Look at that face! <smooch> I should have sued that crook, Jim Henson, for stealing my iron piggy song, changing a few words and filing for copyright.
Iron Piggy, you’re so fine
And I’m lucky that your mine
Iron Piggy, I’m awfully fond of—
Iron Piggy, I’d like a whole sty of—
Iron Piggy, I’m awfully fond of you—YOU!
boop boop, bee doo
Look at how her bars and nacelle cleaned up. And with minimal effort. I didn’t even rub it out, you can still see dirt and polish. But no rust. Harleys have incredibly durable finishes and really clean up well no matter how hard you abuse them. My used-up air deflectors don’t count; they don’t come stock on the bike.
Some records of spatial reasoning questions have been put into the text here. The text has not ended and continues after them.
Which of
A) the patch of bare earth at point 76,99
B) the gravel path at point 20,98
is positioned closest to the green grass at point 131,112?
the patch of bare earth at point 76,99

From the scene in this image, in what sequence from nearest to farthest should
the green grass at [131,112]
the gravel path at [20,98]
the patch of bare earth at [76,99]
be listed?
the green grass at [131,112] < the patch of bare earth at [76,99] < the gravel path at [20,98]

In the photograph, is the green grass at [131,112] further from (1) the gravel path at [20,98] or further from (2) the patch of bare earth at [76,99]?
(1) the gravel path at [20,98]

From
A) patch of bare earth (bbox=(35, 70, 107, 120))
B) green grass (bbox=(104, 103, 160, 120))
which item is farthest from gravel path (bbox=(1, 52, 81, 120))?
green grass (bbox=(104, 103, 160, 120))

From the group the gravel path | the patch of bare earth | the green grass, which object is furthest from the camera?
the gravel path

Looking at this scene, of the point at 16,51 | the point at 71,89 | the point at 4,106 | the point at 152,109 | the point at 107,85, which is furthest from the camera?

When I get on the road in the morning, I’m going to make an effort to actually stop and see people. I almost never confirm a stop ahead of time because it’s way too easy to let the road make the call. It usually says, Ride on. I’ve ridden through Virginia Beach a few times without ever stopping to meet Rusty Barton, a good egg from one of the motorhead listservs I used to frequent. And I rode through Houston once without stopping to meet Brad Barber and Jeff Bailey, off the same list. Two years ago I was about to ride out to Utah to meet Brad and Jeff. They were timing a bike at the Bonneville Salt Flats. Then the bride broke her shoulder and I was on nursing duty for the summer. So you never can tell, you miss the opportunity or the opportunity misses you; either way the chance to make the human connection is fleeting.
I’ll stop in Queens, NY tomorrow, to see our friend, N. A day or two there, then down to Levittown, PA, to visit with Dinh Van Thanh, aka “Dominic,” a Villanova pal I haven’t seen in quite a while. A few lucky twists and turns and accidents of timing led to us being lifelong friends instead of spending our youths stalking each other in a homicidal misadventure. Maybe down at the quantum level, it all turned out the other way around in some alternate universe. I like our reality better.
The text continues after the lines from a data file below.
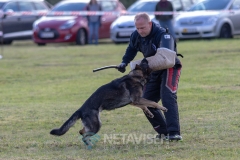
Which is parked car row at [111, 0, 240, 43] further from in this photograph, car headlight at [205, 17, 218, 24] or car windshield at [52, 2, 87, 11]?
car windshield at [52, 2, 87, 11]

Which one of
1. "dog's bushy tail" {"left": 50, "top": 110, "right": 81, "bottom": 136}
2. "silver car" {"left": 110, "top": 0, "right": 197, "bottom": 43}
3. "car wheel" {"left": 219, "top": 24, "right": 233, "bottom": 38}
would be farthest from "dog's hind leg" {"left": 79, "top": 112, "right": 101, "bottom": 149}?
"car wheel" {"left": 219, "top": 24, "right": 233, "bottom": 38}

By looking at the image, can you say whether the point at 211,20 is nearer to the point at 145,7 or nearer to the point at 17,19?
the point at 145,7

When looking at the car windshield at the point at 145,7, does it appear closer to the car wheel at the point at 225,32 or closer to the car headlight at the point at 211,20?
the car headlight at the point at 211,20

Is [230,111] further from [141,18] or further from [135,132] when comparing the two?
[141,18]

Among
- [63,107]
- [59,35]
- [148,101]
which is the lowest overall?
[59,35]

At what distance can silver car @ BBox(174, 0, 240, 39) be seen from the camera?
804 inches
Dominic met a Vietnamese gal, Thuy, and had Vietnamese-American kids. I recall his first born as among the coolest 1 percent of all kids everywhere, and with the coolest name ever: Charlie. Dig it, not “Charles.” Charlie.
Farther south, if I ride the inland route, I might stop in Fairfax, VA to see Duane Collie and family. Great people. I stayed with them once while riding home from Key West and goofing around the Civil War battlefields. Duano’s a cancer warrior of kick-ass stature, second only to Johnny Danger, my old friend in the high desert on the Eastern Sierra; where the piggy and I have snoozed in the plum orchard, and will again if the gods will have it.